**Directions:** Collect every line in the data that contains the word "camera" and copy each one out in full. Matching is case-sensitive.

**Spatial question records:**
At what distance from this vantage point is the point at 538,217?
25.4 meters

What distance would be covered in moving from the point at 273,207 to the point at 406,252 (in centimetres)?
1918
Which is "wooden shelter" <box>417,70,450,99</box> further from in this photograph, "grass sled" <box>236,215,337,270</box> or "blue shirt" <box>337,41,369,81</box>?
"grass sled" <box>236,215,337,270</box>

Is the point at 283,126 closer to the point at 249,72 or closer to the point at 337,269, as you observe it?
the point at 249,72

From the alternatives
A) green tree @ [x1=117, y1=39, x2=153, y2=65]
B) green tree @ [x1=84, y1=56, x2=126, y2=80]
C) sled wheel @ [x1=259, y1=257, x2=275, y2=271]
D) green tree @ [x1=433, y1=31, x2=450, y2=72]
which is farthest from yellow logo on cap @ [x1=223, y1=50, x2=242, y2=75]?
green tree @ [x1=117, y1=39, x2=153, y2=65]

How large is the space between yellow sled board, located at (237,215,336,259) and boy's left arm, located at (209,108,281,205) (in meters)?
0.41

* * *

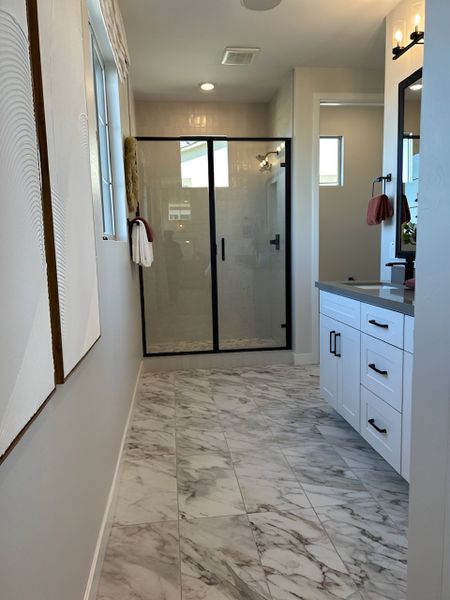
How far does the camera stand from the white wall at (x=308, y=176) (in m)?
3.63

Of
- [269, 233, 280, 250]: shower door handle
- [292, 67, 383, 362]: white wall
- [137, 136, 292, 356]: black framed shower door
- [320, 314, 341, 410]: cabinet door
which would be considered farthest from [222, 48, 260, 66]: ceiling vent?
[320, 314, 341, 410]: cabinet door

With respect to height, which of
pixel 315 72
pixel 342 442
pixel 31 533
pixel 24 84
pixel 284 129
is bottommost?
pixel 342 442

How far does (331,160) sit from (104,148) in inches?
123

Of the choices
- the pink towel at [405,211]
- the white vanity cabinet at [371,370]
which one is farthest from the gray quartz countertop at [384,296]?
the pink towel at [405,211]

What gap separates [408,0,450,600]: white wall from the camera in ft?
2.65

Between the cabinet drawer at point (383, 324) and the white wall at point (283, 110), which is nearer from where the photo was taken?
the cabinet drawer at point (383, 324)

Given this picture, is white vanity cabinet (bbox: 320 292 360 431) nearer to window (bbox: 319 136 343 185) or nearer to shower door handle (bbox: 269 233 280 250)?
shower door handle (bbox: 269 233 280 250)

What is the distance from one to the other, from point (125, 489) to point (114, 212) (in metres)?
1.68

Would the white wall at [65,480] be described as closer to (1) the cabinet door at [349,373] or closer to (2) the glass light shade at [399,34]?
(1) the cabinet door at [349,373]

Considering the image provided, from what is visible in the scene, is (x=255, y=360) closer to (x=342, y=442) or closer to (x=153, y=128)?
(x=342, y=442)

---

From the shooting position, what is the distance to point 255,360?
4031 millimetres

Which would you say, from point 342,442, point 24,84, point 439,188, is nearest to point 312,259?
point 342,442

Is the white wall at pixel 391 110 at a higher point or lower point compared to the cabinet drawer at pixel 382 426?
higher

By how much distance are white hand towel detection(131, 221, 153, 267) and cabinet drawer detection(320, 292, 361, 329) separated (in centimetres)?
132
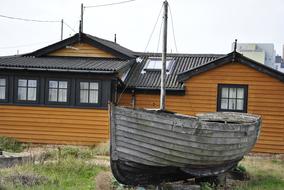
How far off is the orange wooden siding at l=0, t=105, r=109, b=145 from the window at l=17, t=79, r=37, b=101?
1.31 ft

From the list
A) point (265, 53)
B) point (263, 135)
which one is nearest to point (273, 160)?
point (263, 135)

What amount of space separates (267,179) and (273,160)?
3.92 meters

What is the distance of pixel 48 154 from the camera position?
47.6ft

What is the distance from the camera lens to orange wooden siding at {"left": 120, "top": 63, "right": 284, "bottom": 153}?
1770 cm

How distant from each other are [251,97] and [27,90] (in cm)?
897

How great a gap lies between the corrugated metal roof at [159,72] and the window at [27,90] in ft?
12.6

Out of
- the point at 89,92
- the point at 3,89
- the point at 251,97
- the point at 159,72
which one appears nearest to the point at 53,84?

**In response:**
How far does the camera stand from the white wall at (x=308, y=176) (in m)?
What gap separates [408,0,450,600]: white wall from the camera in ft?
What is the distance of pixel 48 154 from the camera position?
What is the distance from the camera lens to orange wooden siding at {"left": 120, "top": 63, "right": 284, "bottom": 153}?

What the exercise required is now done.